_ABOUT THIS EXERCISE_.
Give back every record verbatim, but not the pictures.
======
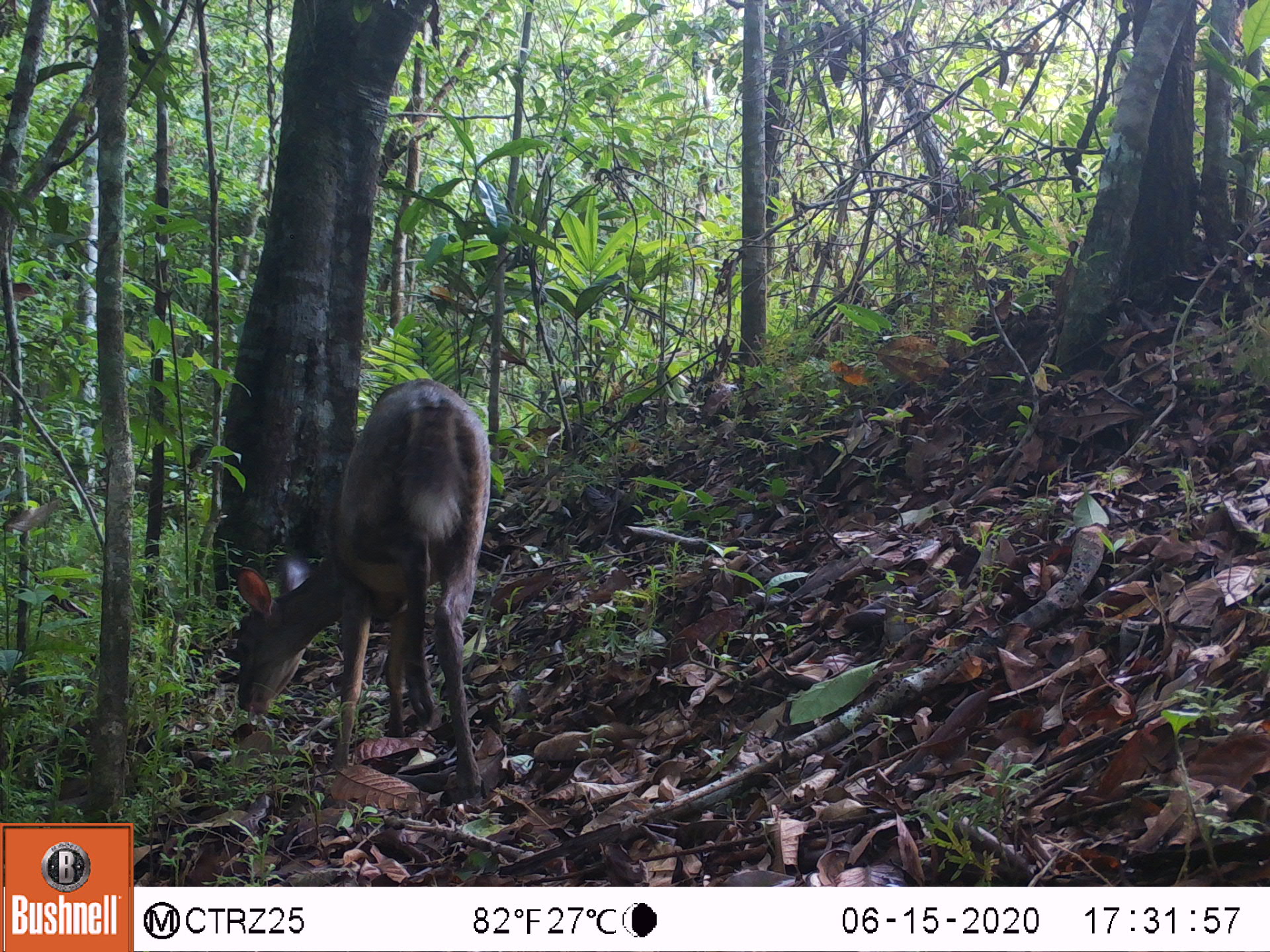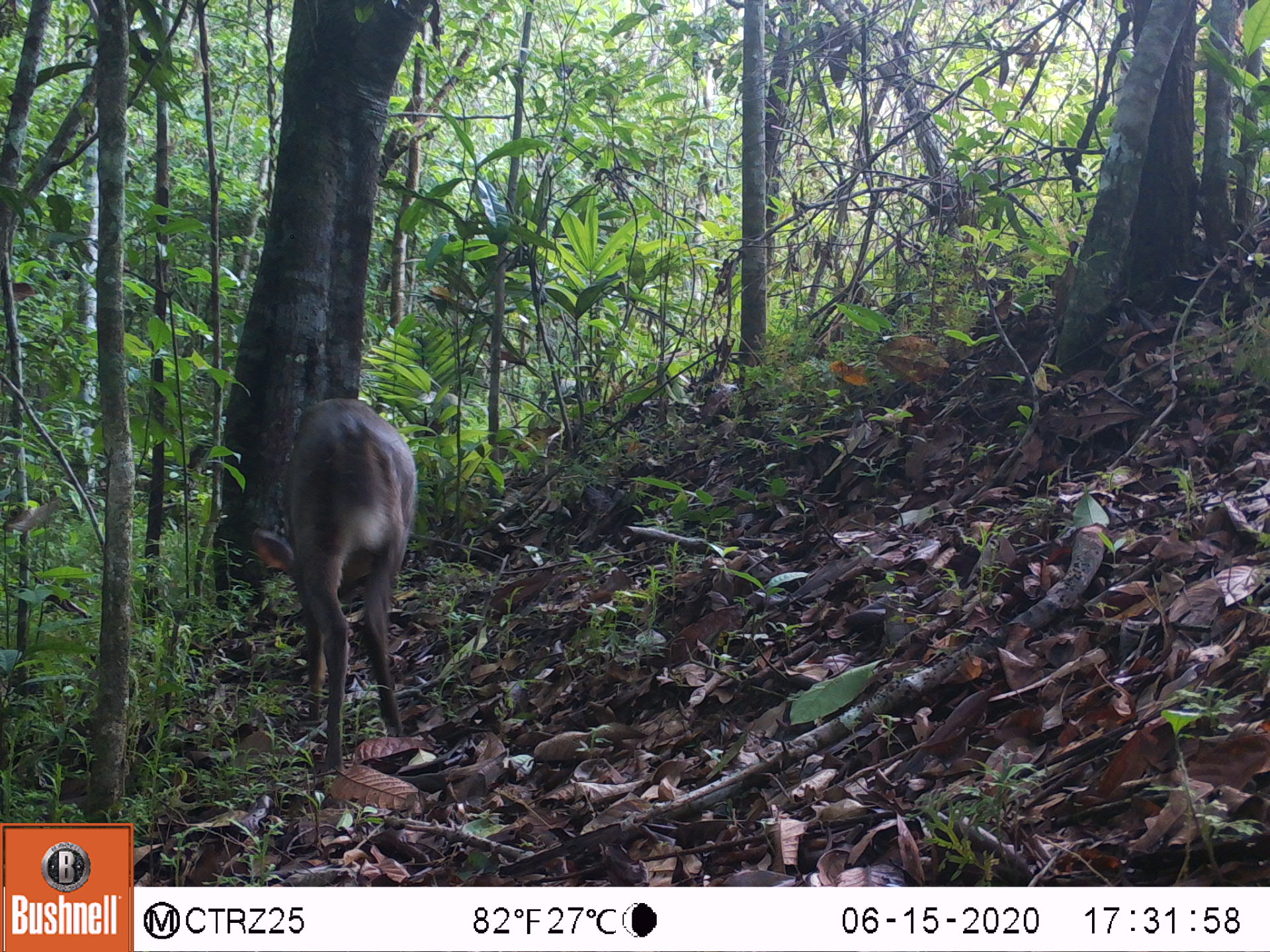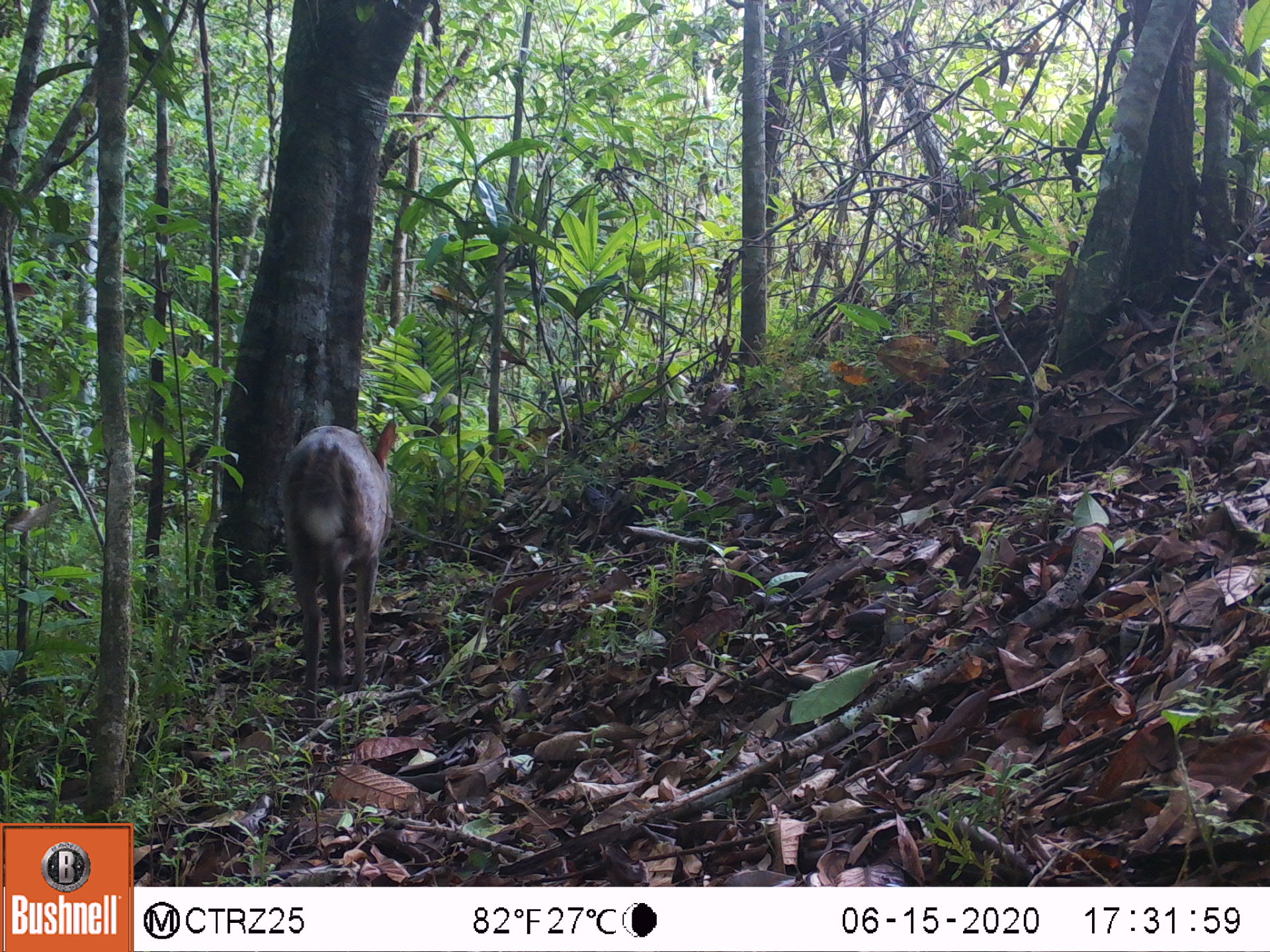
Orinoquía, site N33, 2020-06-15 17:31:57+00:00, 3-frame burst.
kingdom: Animalia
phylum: Chordata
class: Mammalia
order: Artiodactyla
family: Cervidae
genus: Odocoileus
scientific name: Odocoileus virginianus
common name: white-tailed deer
White-tailed deer (Odocoileus virginianus).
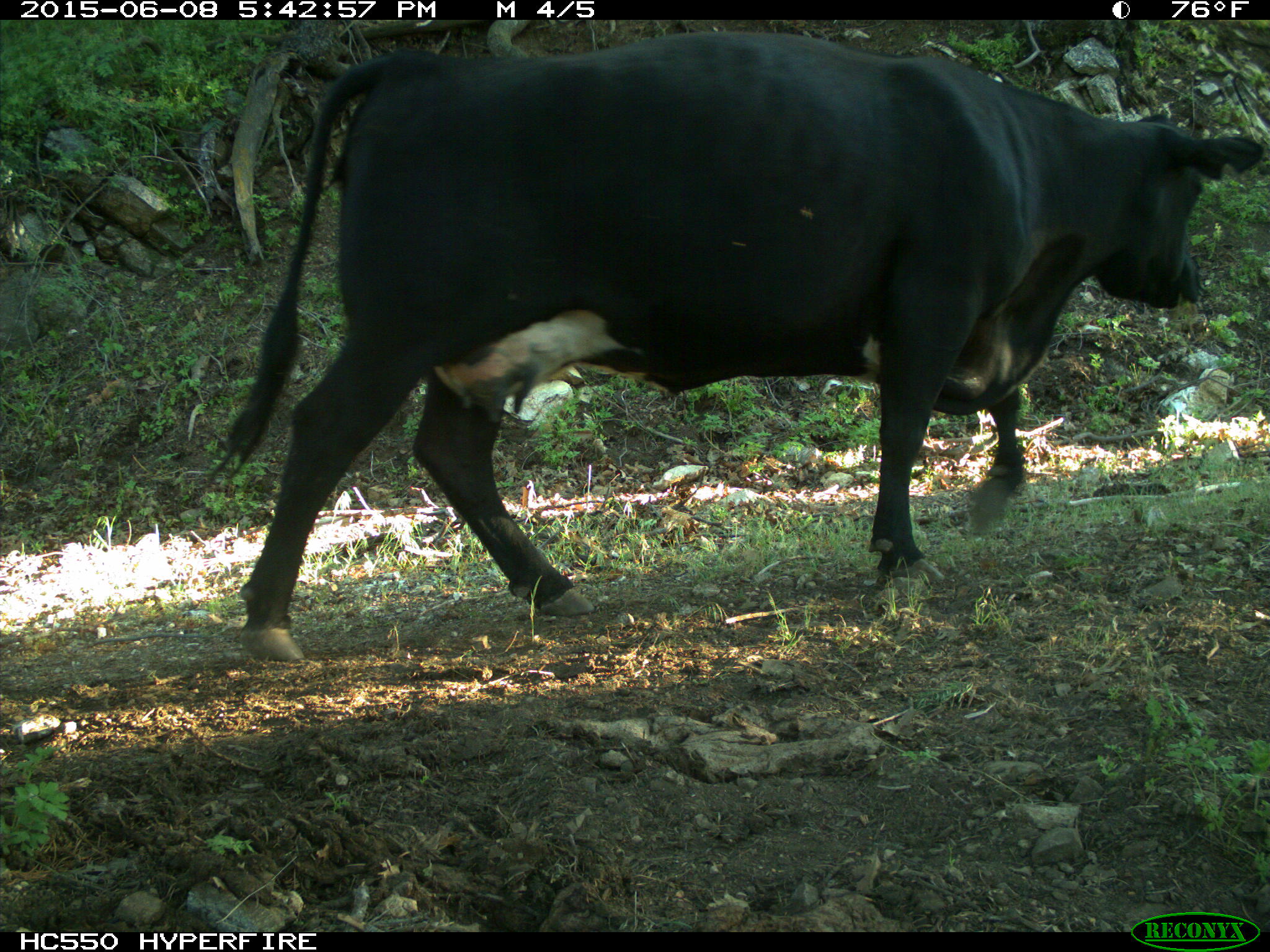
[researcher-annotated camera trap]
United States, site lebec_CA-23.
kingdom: Animalia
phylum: Chordata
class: Mammalia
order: Artiodactyla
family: Bovidae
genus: Bos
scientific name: Bos taurus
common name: domestic cow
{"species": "Bos taurus (domestic cow)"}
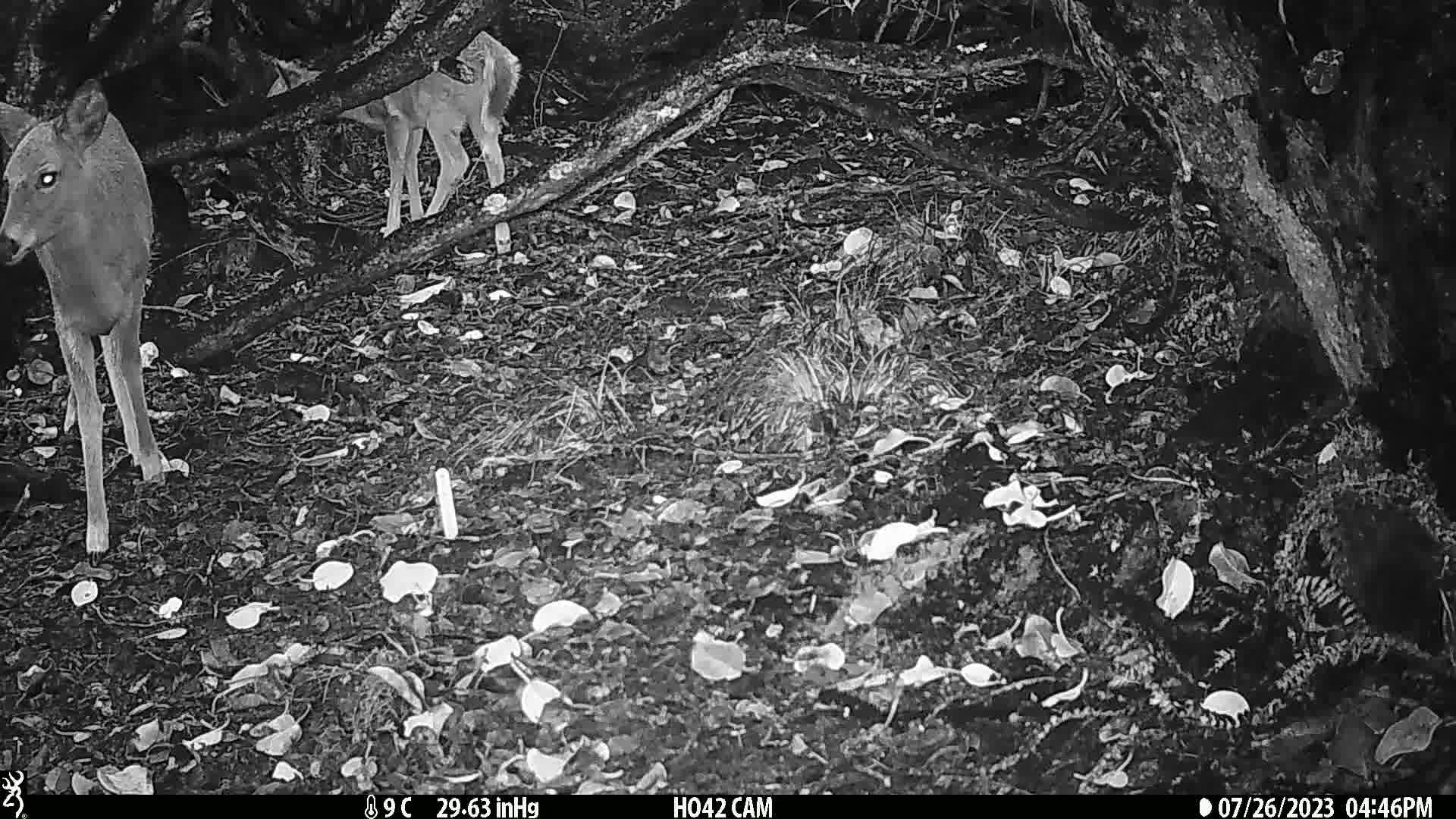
======
_SOLVED PROBLEM_.
Orinoquía, site N33, 2020-06-15 17:31:57+00:00, 3-frame burst.
kingdom: Animalia
phylum: Chordata
class: Mammalia
order: Artiodactyla
family: Cervidae
genus: Odocoileus
scientific name: Odocoileus virginianus
common name: white-tailed deer
White-tailed deer (Odocoileus virginianus).
[researcher-annotated camera trap]
United States, site lebec_CA-23.
kingdom: Animalia
phylum: Chordata
class: Mammalia
order: Artiodactyla
family: Bovidae
genus: Bos
scientific name: Bos taurus
common name: domestic cow
{"species": "Bos taurus (domestic cow)"}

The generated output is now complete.